What is being asked —
Can you write out the listing again, swapping "conifer tree line" for "pine tree line" and leaving everything else unchanged?

········

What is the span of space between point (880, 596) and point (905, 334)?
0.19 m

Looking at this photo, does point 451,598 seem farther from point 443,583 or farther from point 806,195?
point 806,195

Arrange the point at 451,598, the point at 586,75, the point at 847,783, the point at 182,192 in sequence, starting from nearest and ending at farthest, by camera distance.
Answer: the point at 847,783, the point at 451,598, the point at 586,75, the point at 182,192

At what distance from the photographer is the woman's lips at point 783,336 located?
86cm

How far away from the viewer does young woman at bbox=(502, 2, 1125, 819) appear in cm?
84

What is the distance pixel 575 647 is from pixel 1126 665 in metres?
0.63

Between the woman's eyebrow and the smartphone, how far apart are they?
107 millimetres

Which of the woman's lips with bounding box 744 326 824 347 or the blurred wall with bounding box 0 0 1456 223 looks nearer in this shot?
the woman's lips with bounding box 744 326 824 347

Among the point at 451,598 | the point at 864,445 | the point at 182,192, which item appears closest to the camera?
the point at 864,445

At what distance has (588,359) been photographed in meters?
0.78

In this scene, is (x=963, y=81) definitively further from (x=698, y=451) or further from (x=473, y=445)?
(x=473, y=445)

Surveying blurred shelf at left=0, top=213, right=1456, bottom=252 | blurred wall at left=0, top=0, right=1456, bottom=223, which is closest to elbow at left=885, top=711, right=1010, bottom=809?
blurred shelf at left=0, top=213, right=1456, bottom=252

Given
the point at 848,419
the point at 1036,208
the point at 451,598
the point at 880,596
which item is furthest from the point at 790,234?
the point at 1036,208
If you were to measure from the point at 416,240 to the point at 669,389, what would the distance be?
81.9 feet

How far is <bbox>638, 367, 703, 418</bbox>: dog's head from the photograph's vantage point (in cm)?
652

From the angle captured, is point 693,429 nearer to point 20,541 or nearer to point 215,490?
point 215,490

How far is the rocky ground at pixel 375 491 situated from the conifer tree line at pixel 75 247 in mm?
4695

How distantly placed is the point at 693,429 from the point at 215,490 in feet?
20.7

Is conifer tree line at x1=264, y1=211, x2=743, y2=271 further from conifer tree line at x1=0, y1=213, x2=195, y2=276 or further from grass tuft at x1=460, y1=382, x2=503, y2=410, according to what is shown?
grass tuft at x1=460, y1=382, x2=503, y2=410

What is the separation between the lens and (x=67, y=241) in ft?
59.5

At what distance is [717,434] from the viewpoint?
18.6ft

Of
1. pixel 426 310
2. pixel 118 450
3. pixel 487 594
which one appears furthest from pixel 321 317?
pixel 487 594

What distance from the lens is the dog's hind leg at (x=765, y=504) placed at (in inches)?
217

········

Exercise output —
What is the span of space between point (880, 596) and point (905, 334)?
0.19 m

Looking at this photo, does point 451,598 seem farther from point 443,583 or farther from point 806,195?
point 806,195

Arrange the point at 451,598, the point at 586,75, the point at 847,783, the point at 182,192 in sequence, starting from nearest and ending at farthest, by camera distance.
Answer: the point at 847,783, the point at 451,598, the point at 586,75, the point at 182,192

At what distance from the photographer is the woman's lips at point 783,336 located?
86cm

How far away from the viewer does young woman at bbox=(502, 2, 1125, 819) appear in cm?
84

What is the distance pixel 575 647 is from pixel 1126 665 in metres?
0.63

Between the woman's eyebrow and the smartphone, how far apart are they?
107 millimetres

Which of the woman's lips with bounding box 744 326 824 347 or the blurred wall with bounding box 0 0 1456 223 looks nearer in this shot?
the woman's lips with bounding box 744 326 824 347

Among the point at 451,598 | the point at 864,445 | the point at 182,192, which item appears closest to the camera?
the point at 864,445

At what distance has (588,359) been photographed in meters?
0.78

In this scene, is (x=963, y=81) definitively further from (x=698, y=451) or further from (x=473, y=445)?
(x=473, y=445)

Surveying blurred shelf at left=0, top=213, right=1456, bottom=252 | blurred wall at left=0, top=0, right=1456, bottom=223, which is closest to elbow at left=885, top=711, right=1010, bottom=809?
blurred shelf at left=0, top=213, right=1456, bottom=252

Given
the point at 848,419
the point at 1036,208
the point at 451,598
the point at 880,596
which item is furthest from the point at 790,234?
the point at 1036,208
If you were to measure from the point at 416,240 to the point at 669,389, what would the distance be?
81.9 feet

How far is <bbox>638, 367, 703, 418</bbox>: dog's head from the photograph's vantage point (in cm)?
652

From the angle captured, is point 693,429 nearer to point 20,541 or nearer to point 215,490?
point 215,490

How far is the rocky ground at pixel 375 491 situated from the pine tree line at pixel 75 247 in mm?
4695

How distantly placed is the point at 693,429 from the point at 215,490 in feet?
20.7

Is pine tree line at x1=264, y1=211, x2=743, y2=271 further from pine tree line at x1=0, y1=213, x2=195, y2=276 or further from grass tuft at x1=460, y1=382, x2=503, y2=410, according to what is shown?
grass tuft at x1=460, y1=382, x2=503, y2=410

What is the separation between the lens and (x=67, y=241) in ft?
59.5

At what distance is [717,434] from the viewpoint?
18.6ft

Of
1. pixel 426 310
2. pixel 118 450
3. pixel 487 594
which one appears furthest from pixel 321 317?
pixel 487 594

What distance from the lens is the dog's hind leg at (x=765, y=504) placed at (in inches)?
217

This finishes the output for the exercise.